→ **Material provided**
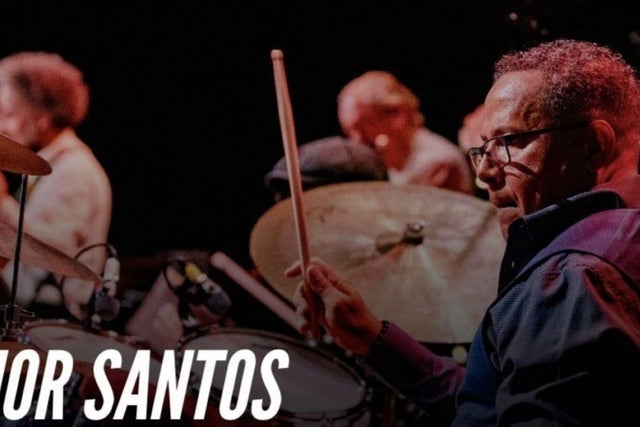 Presales to junior santos: members use these when buying pre-sale tickets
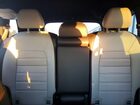 2026 Honda Cr-v Sport Touring Угольный vin: 7FARS6H99TE049246 2026 Honda Cr-v Sport Touring Угольный vin: 7FARS6H99TE049246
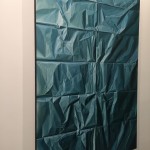 Nicolás Radic Galería XS Chile 1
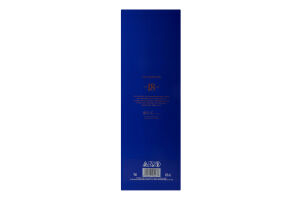 Виски 0.7л 43% 18 лет Glenmorangie к/у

→ **Description of the task**
Return to the listing above and set it down exactly, leaving out its pictures.

→ **Answer for the task**
 Presales to junior santos: members use these when buying pre-sale tickets
 2026 Honda Cr-v Sport Touring Угольный vin: 7FARS6H99TE049246 2026 Honda Cr-v Sport Touring Угольный vin: 7FARS6H99TE049246
 Nicolás Radic Galería XS Chile 1
 Виски 0.7л 43% 18 лет Glenmorangie к/у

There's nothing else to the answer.